Design Patent Damages: When is proof of copying required for profit disgorgement?

By Dennis Crouch

In this post, I question whether copying is a required element for profit disgorgement under the design patent remedy provision of 35 U.S.C. § 289.

An important element of design patent protection is the special damages provision found in 35 U.S.C. § 289. According to the statute, design patent owners have an optional remedy available of disgorging the “total profit” of an infringer. It was this profit disgorgement that likely drove the bulk of Apple’s $1 billion award in the recent Apple v. Samsung jury decision. When the adjudged infringer is profitable, the disgorgement provision can lead to an enormous award.

Section 289 is titled “Additional remedy for infringement of design patent” and is written as follows:

Whoever during the term of a patent for a design, without license of the owner, (1) applies the patented design, or any colorable imitation thereof, to any article of manufacture for the purpose of sale, or (2) sells or exposes for sale any article of manufacture to which such design or colorable imitation has been applied shall be liable to the owner to the extent of his total profit, but not less than $250, recoverable in any United States district court having jurisdiction of the parties.

Nothing in this section shall prevent, lessen, or impeach any other remedy which an owner of an infringed patent has under the provisions of this title, but he shall not twice recover the profit made from the infringement.

In patent cases, copying is normally not an element of proving infringement. And, although proof of copying will be important in determining punitive damages, it is also not normally an element in determining the underlying damages. In the design patent cases, copying has not traditionally been seen as required in order to seek profit disgorgement. However, in my view, a plain reading of the old statute suggests that copying may in fact be required when the infringing product does not embody the identical design found in the patent. The key phrase repeated in the statute is “colorable imitation.”
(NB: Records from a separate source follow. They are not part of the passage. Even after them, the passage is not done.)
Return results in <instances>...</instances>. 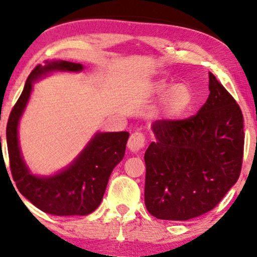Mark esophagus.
Here are the masks:
<instances>
[{
	"label": "esophagus",
	"instance_id": "esophagus-1",
	"mask_svg": "<svg viewBox=\"0 0 257 257\" xmlns=\"http://www.w3.org/2000/svg\"><path fill=\"white\" fill-rule=\"evenodd\" d=\"M145 144H146V140H145V137L143 136V133L136 132L130 137L127 147L131 152H138V151L144 149Z\"/></svg>",
	"mask_w": 257,
	"mask_h": 257
}]
</instances>
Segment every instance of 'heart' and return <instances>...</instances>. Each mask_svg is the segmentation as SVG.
Returning a JSON list of instances; mask_svg holds the SVG:
<instances>
[{
  "label": "heart",
  "instance_id": "heart-1",
  "mask_svg": "<svg viewBox=\"0 0 257 257\" xmlns=\"http://www.w3.org/2000/svg\"><path fill=\"white\" fill-rule=\"evenodd\" d=\"M168 86L170 84L165 80H158L154 84V92L161 96L167 89L169 90L168 91L167 90L168 92L165 94L164 99L165 114L171 119L179 118L192 103V90L186 83H177L172 85L170 89Z\"/></svg>",
  "mask_w": 257,
  "mask_h": 257
}]
</instances>
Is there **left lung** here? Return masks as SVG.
Instances as JSON below:
<instances>
[{"label": "left lung", "instance_id": "obj_1", "mask_svg": "<svg viewBox=\"0 0 257 257\" xmlns=\"http://www.w3.org/2000/svg\"><path fill=\"white\" fill-rule=\"evenodd\" d=\"M209 96L198 113L156 120L145 152V205L160 220L186 221L212 210L240 177L243 115L209 72Z\"/></svg>", "mask_w": 257, "mask_h": 257}]
</instances>
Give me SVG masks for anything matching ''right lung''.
<instances>
[{
	"instance_id": "1",
	"label": "right lung",
	"mask_w": 257,
	"mask_h": 257,
	"mask_svg": "<svg viewBox=\"0 0 257 257\" xmlns=\"http://www.w3.org/2000/svg\"><path fill=\"white\" fill-rule=\"evenodd\" d=\"M83 69L79 63L66 61H45V65H37L28 77L7 125L10 170L17 188L37 208L52 215H87L98 208L112 171L124 158L130 136L125 131L96 133L79 156L54 175L41 177L28 168L20 149L19 124L33 84L50 72H79Z\"/></svg>"
}]
</instances>
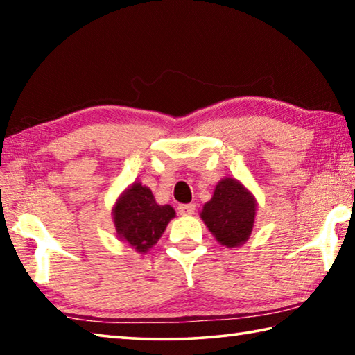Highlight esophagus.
<instances>
[{
  "label": "esophagus",
  "instance_id": "1",
  "mask_svg": "<svg viewBox=\"0 0 355 355\" xmlns=\"http://www.w3.org/2000/svg\"><path fill=\"white\" fill-rule=\"evenodd\" d=\"M194 211H196L194 203H182V205H178V213L182 216H191L194 214Z\"/></svg>",
  "mask_w": 355,
  "mask_h": 355
}]
</instances>
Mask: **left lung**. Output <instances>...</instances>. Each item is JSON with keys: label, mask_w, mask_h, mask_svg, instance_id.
<instances>
[{"label": "left lung", "mask_w": 355, "mask_h": 355, "mask_svg": "<svg viewBox=\"0 0 355 355\" xmlns=\"http://www.w3.org/2000/svg\"><path fill=\"white\" fill-rule=\"evenodd\" d=\"M255 208V199L238 180L224 178L216 186L213 199L203 205L200 218L220 244L236 248L250 236Z\"/></svg>", "instance_id": "1"}]
</instances>
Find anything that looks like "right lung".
<instances>
[{"label": "right lung", "mask_w": 355, "mask_h": 355, "mask_svg": "<svg viewBox=\"0 0 355 355\" xmlns=\"http://www.w3.org/2000/svg\"><path fill=\"white\" fill-rule=\"evenodd\" d=\"M173 216V208L158 205L152 191L141 183L125 191L114 207L117 235L141 254L156 244Z\"/></svg>", "instance_id": "add662e5"}]
</instances>
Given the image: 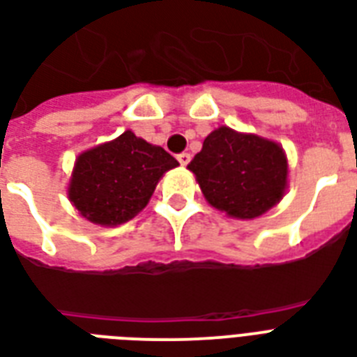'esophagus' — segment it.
<instances>
[{
	"mask_svg": "<svg viewBox=\"0 0 357 357\" xmlns=\"http://www.w3.org/2000/svg\"><path fill=\"white\" fill-rule=\"evenodd\" d=\"M190 158H192V156H190V154H188V153H181V154H176V160H178V162H181L182 165H186L188 162H190Z\"/></svg>",
	"mask_w": 357,
	"mask_h": 357,
	"instance_id": "obj_1",
	"label": "esophagus"
}]
</instances>
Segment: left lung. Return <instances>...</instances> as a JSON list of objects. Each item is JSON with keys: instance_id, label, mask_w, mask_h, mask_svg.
Wrapping results in <instances>:
<instances>
[{"instance_id": "8db88e82", "label": "left lung", "mask_w": 357, "mask_h": 357, "mask_svg": "<svg viewBox=\"0 0 357 357\" xmlns=\"http://www.w3.org/2000/svg\"><path fill=\"white\" fill-rule=\"evenodd\" d=\"M188 169L195 173L204 197L229 216L251 220L283 197L287 158L283 149L259 135L222 126L203 141Z\"/></svg>"}]
</instances>
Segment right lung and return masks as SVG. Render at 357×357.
<instances>
[{
	"instance_id": "obj_1",
	"label": "right lung",
	"mask_w": 357,
	"mask_h": 357,
	"mask_svg": "<svg viewBox=\"0 0 357 357\" xmlns=\"http://www.w3.org/2000/svg\"><path fill=\"white\" fill-rule=\"evenodd\" d=\"M176 165L164 149L126 130L76 160L68 197L89 222L119 225L149 203L160 176Z\"/></svg>"
}]
</instances>
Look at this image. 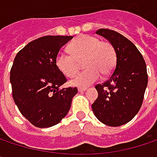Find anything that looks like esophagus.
Listing matches in <instances>:
<instances>
[{
    "label": "esophagus",
    "mask_w": 157,
    "mask_h": 157,
    "mask_svg": "<svg viewBox=\"0 0 157 157\" xmlns=\"http://www.w3.org/2000/svg\"><path fill=\"white\" fill-rule=\"evenodd\" d=\"M86 89H87V87H81V86H79L78 87L79 92H83V91H85Z\"/></svg>",
    "instance_id": "1"
}]
</instances>
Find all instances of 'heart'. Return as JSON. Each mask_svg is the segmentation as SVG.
<instances>
[{
  "instance_id": "heart-1",
  "label": "heart",
  "mask_w": 157,
  "mask_h": 157,
  "mask_svg": "<svg viewBox=\"0 0 157 157\" xmlns=\"http://www.w3.org/2000/svg\"><path fill=\"white\" fill-rule=\"evenodd\" d=\"M71 53L60 52L55 63L58 69L67 77H74L83 62L85 70L72 80L74 85L86 86L94 83L103 75H110L116 64V52L107 41H101L92 35H82L69 44Z\"/></svg>"
}]
</instances>
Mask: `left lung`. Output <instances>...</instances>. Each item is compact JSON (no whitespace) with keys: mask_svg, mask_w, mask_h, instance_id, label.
I'll return each mask as SVG.
<instances>
[{"mask_svg":"<svg viewBox=\"0 0 157 157\" xmlns=\"http://www.w3.org/2000/svg\"><path fill=\"white\" fill-rule=\"evenodd\" d=\"M116 52V64L110 78L95 85L98 97L92 105L97 119L109 126L130 122L140 110L148 75L144 57L136 46L119 33L99 29Z\"/></svg>","mask_w":157,"mask_h":157,"instance_id":"obj_1","label":"left lung"}]
</instances>
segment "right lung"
Instances as JSON below:
<instances>
[{
  "label": "right lung",
  "instance_id": "add662e5",
  "mask_svg": "<svg viewBox=\"0 0 157 157\" xmlns=\"http://www.w3.org/2000/svg\"><path fill=\"white\" fill-rule=\"evenodd\" d=\"M73 36L47 35L29 43L16 54L11 68L13 98L21 113L40 128L57 124L69 112L76 87L67 82L55 58Z\"/></svg>",
  "mask_w": 157,
  "mask_h": 157
}]
</instances>
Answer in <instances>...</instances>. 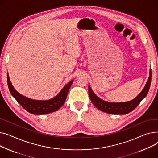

The “colorable imitation” language was included in the original 1887 legislation. By that time, however, the term was already in frequent use in trade-mark cases and implied copying.* The suggestion here is that, when the infringement falls under the “colorable imitation” prong, that a disgorgement damage award should only occur when a plaintiff offers some proof of copying. A more aggressive position (and probably less defendable position) could also argue that the statute always requires some proof of copying because “appl[ying] the patented design” implies that knowledge learned from the original is being used to create the new article of manufacture.

Assuming that the distinction for the copying requirement is between whether the infringer “applies the patented design” or “applies … any colorable imitation thereof,” it will be important moving forward to understand how to differentiate between these two.

Notes:

4 thoughts on “Design Patent Damages: When is proof of copying required for profit disgorgement?

  1. 4

    some may argue that even for utility patent infringement, there should be disgorgement of the defendant’s profits too. after all, people cite to Aro Mfg II for the (wrong) proposition that disgorgement is not allowed. If you read Aro II carefully and count the justices on each issue, you will find that the discussion of disgorgement damages (and interpretations of 284) are both a plurality view and is admitted dicta.

  2. 3

    And, pray tell, just where in the '52 act did Congress act on PON in connection with anything under 112?  Quote me the language.  

    I seem to recall O'Reilly v. Morse being cited quite often by the Supreme Court.

  3. 2

    Quite the misrepresentation Ned.

    Big difference between asking you to provide proper citation on a matter that Congress acted on to change case law (and case law so affected) with a completely different situation.

    Turning to obfuscation?

    Really?

  4. 1

    Dennis, agreed.

    However, you might want to explain to anon why a case from 1887 might be relevant to the interpretation of a statute enacted at that time. He is constantly telling me that cases prior to 1952 can be ignored.